2nd step / Chain of custody: Must follow a very strict and organized procedure when collecting and tagging evidence. Dictates that all evidence be labeled with information indication who secured and validated it. The chain of custody is a history that shows how evidence was collected, analyzed, transported and preserved in order to be presented as evidence in court. Because electronic evidence can be easily modified, a clearly defined chain of custody demonstrates that the evidence is trustworthy.
The life cycle of evidence:
Includes following
– Collection and identification
– Storage, preservation and transportation.
– Presentation in court
– Being returned to victim or owner.
Evidence:
Best evidence – Is the primary evidence used in a trial because it provides the most reliability. Is used for documentary evidence such as contracts.
Secondary evidence – Is not viewed as reliable and strong in proving innocence or guilt when compared to best evidence.
Direct evidence – Can prove fact all by itself instead of needing backup information to refer to.
Conclusive evidence – Is irrefutable and cannot be contradicted.
Circumstantial evidence – Can prove an intermediate fact that can then be used to deduce or assume the existence of another fact.
Corroborative evidence – Is supporting evidence used to help prove an idea or point. It cannot stand on its own, but is used as a supplementary tool to help prove a primary piece of evidence.
Opinion evidence – When a witness testifies, the opinion rule dictates that she must testify to only the facts of the issue and not her opinion of the facts.
Hearsay evidence – Pertains to oral or written evidence that is presented in court that is secondhand and that has no firsthand proof of accuracy or reliability.
Characteristics of evidence
Must be:
Sufficient – It must be persuasive enough to convince a reasonable person of the validity of the findings. Means also that it cannot be easily doubted.
Reliable / Competent – It must be consistent with fact, must be factual and not circumstantial.
Relevant – It must have a reasonable and sensible relationship to the findings.

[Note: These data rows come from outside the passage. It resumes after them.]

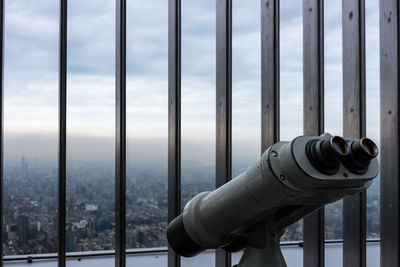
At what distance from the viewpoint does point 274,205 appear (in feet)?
2.50

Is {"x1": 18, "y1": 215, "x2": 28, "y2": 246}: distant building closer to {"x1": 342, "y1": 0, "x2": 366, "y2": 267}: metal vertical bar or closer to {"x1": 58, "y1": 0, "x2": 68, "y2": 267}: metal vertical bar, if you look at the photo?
{"x1": 58, "y1": 0, "x2": 68, "y2": 267}: metal vertical bar

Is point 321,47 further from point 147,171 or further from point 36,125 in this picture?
point 36,125

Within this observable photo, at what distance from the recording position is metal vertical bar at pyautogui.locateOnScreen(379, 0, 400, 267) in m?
1.88

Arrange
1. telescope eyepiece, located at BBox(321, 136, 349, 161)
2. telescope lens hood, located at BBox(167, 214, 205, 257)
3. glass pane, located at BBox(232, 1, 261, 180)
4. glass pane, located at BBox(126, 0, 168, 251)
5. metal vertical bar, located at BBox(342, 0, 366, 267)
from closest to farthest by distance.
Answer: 1. telescope eyepiece, located at BBox(321, 136, 349, 161)
2. telescope lens hood, located at BBox(167, 214, 205, 257)
3. glass pane, located at BBox(126, 0, 168, 251)
4. glass pane, located at BBox(232, 1, 261, 180)
5. metal vertical bar, located at BBox(342, 0, 366, 267)

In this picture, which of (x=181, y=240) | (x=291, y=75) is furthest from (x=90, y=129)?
(x=291, y=75)

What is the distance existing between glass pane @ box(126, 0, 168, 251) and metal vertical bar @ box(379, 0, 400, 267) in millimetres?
1062

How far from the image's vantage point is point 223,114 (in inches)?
68.4

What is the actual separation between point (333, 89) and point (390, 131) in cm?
34

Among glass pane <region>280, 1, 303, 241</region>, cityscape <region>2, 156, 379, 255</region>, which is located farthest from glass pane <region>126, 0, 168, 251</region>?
glass pane <region>280, 1, 303, 241</region>

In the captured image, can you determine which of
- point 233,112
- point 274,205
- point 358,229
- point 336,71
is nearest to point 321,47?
point 336,71

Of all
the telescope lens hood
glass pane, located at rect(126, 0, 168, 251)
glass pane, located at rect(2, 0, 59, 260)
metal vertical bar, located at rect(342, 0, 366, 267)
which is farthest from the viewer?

Legally permissible – It was obtained in a legal way.
Enticement <-> Entrapment:
Enticement – Is legal and ethical.
Entrapment – Is neither legal nor ethical.
Phone Phreakers
Blue boxing – A device that simulates a tone that tricks the telephone company’s system into thinking the user is authorized for long distance service, which enables him to make the call.
Red boxes – Simulates the sound of coins being dropped into a payphone.
Black boxes – Manipulates the line voltage to receive a toll-free call.